Что же он мог сделать против итальянца, которого не удерживало ничего, когда жалость и стыд сдерживали Витке и отбирали смелость. Так он блуждал несколько дней по городу, то забегая иногда к Ренарам, то крутясь около замка, то следя за деятельностью примаса, неприязни к королю которого имел многочисленные доказательства.

Из двух было одно для выбора: или бросить всё, вернуться в Дрезден, отказаться от всяких связей и, попросив прощения у матери, ограничиться старой отцовской торговлей, которая, запущенная в течение этих лет, сильно захирела, или посвятить всё удовлетворению мести, которая ни кровью, ни слезами насыщена быть не могла.

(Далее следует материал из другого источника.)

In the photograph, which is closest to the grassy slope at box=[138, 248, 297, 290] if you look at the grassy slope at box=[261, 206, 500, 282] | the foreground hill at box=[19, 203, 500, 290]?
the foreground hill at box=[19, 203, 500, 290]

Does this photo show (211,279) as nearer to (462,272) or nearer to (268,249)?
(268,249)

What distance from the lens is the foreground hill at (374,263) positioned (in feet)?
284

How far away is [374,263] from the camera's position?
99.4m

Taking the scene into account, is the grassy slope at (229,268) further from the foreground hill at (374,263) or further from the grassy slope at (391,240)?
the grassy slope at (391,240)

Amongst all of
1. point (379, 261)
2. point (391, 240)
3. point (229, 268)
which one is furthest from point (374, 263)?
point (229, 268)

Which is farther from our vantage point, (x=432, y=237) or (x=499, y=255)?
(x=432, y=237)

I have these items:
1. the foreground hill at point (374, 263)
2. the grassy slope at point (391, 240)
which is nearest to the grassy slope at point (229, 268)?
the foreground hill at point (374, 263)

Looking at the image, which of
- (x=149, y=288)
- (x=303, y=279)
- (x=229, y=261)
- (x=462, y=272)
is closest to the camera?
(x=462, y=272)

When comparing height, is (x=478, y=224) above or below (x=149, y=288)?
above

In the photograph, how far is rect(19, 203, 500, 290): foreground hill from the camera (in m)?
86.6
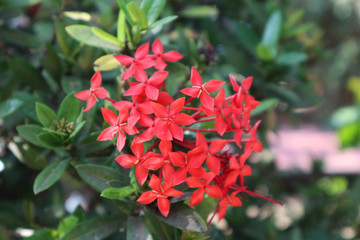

Любовь к Генриетке была единственной любовью этого человека, поэтому не удивительно, что так его поглотила, и что ей всё готов был пожертвовать. Она казалась ему меньше или совсем невинной. Витке готов был… теперь, как прежде, даже на ней жениться.

Но навязать её матери, привезти в Дрезден, где Константини узнал бы о ней! Так, несколько дней борясь с собой, побледневший, больной, разгорячённый, одного вечера он явился к Ренарам. Спросил о больной. Ничего там не изменилось, лежала и плакала.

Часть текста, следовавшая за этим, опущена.